The humble plastic drinking straw has become the villain of the moment for environmental crusaders, with New York City joining a small but growing list of communities considering a straw ban to lighten the load on landfills and protect marine life, NBC News reported.
The campaign is not advancing uniformly, though. It remains mostly the province of coastal communities, while the plastics industry questions the value of such bans and shareholders for one major straw distributor, McDonald's, voted against a push by activists for the chain to re-evaluate its use of plastic straws.
The initiatives seem to be gaining energy because of viral photos and videos of seals trapped in plastic netting, dead whales disgorging mounds of plastic and — in one video viewed nearly 25 million times on YouTube — a sea turtle suffering as rescuers struggle to remove a straw from its nose.

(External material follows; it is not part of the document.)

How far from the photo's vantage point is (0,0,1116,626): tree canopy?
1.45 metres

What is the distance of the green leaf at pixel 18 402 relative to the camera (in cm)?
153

California and Hawaii are pondering statewide action to regulate distribution of plastic straws, but most of the efforts on the issue have taken place at the local level, with more than a dozen cities and towns banning or limiting distribution of the disposable items — including Alameda, Carmel, Davis, Malibu, Manhattan Beach, Oakland, Richmond and San Luis Obispo in California; Seattle and Edmonds in the State of Washington; Miami Beach and Ft. Meyers in Florida; and Monmouth Beach in New Jersey.